- **Excerpt provided**
▼

The Background Removal Procedure

The BKRp involves the removal of the background temperature values from the raw TIR frame time series. Background temperatures are extracted from a specific area (background area, BKG) within the IR scene that was not influenced by any thermal anomalies. The BKRp procedure is based on the observed linear relationship between the mean (or maximum) temperature of BKG (TaverBKG) and the mean (or maximum) temperature of the entire IR scene (TaverSc), as illustrated in Figure 7 (TaverSc vs. TaverBKG plot). If BKG is correctly chosen, the linear correlation is very good and enables the application of the following Equation [28]:

$$dT\left(n\right)=T_{aver}Sc\left(n\right)-T_{fit}\left(n\right)$$

where dT(n) represents the residual deseasoned temperature value at the n-th TIR scene, T_averSc(n) is the average temperature of the n-th IR scene, and T_fit(n) is the corresponding fitted temperature value. T_fit(n) is obtained through the linear regression model (Figure 8) established between the average background temperature T_averBKG(n) and the average scene temperature T_averSc(n).

The wise selection of BKG is critical for ensuring the effectiveness of the procedure. The BKG must be located outside regions influenced by thermal anomalies, exhibit similar lithological characteristics to the anomaly area, and be free from vegetation and anthropogenic features. An efficient method to assess the quality of the selected BKG was to perform a linear regression analysis on the time series of average background temperatures.

Plots of both the raw temperature time series and the deseasoned residual temperature time series generated by applying the BKRp methodology are reported in Figure 9. In this figure, the BKRp-deseasoned temperatures plot (Figure 9b) better evidences the thermal anomaly, which is partially hidden by the seasonal component (Figure 9a).

▲

- **Written task 1**
Quote the passage on background removal from "where dT(n) represents" to "scene temperature T_averSc(n).".
- **Written task 2**
Answer these questions about the passage on background removal.
(a) According to the passage, from what area are background temperatures extracted?
(b) What does dT(n) represent in the equation?
(c) Which plot shows the thermal anomaly partially hidden by the seasonal component?
The material has no connection to the passage on background removal.

- **Dataset extract**
▼

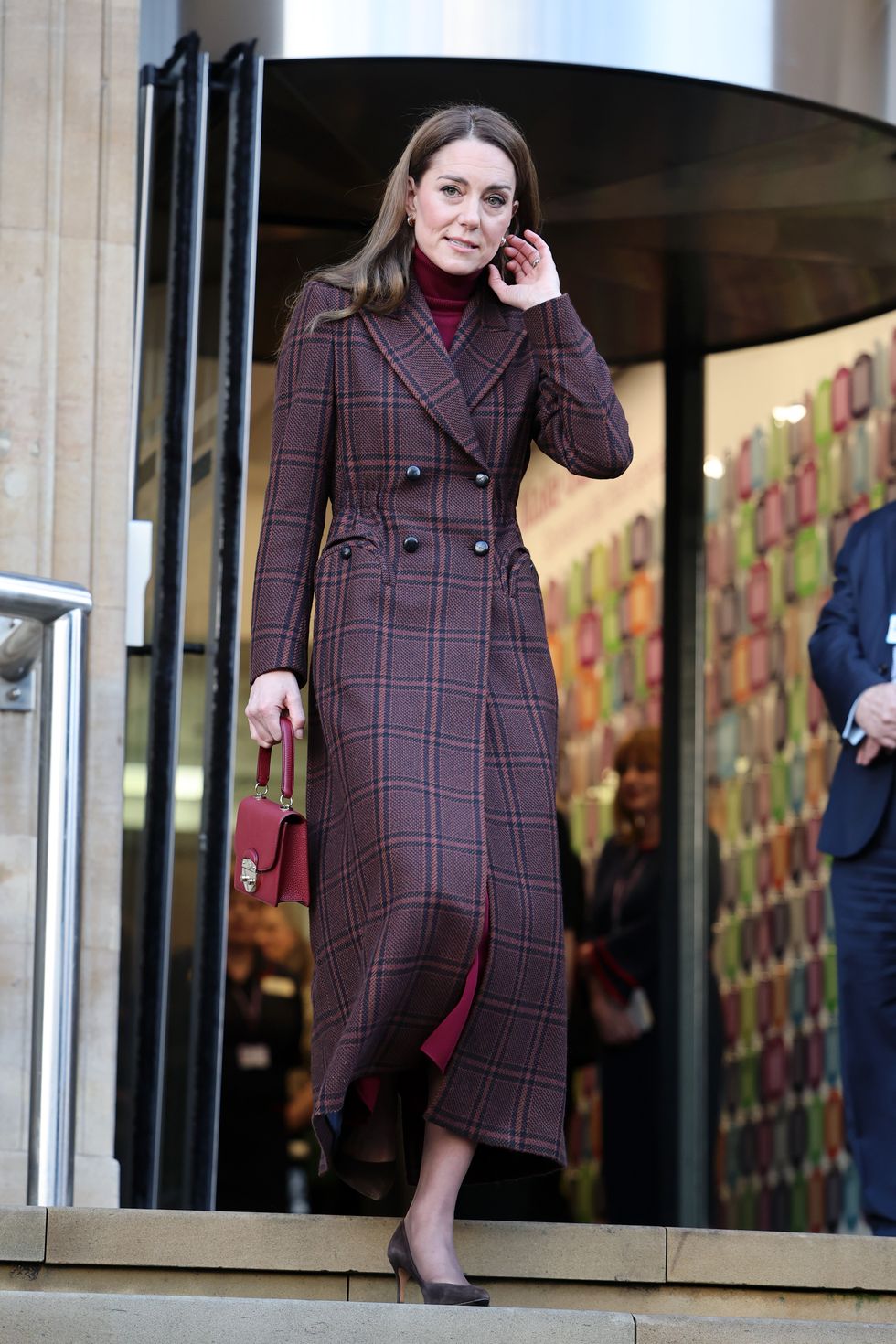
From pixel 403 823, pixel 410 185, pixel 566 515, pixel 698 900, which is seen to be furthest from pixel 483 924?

▲

- **Correct result 1**
where dT(n) represents the residual deseasoned temperature value at the n-th TIR scene, T_averSc(n) is the average temperature of the n-th IR scene, and T_fit(n) is the corresponding fitted temperature value. T_fit(n) is obtained through the linear regression model (Figure 8) established between the average background temperature T_averBKG(n) and the average scene temperature T_averSc(n).

- **Correct result 2**
(a) From a specific area within the IR scene that was not influenced by any thermal anomalies, called the background area (BKG).
(b) The residual deseasoned temperature value at the n-th TIR scene.
(c) Figure 9a, the plot of the raw temperature time series.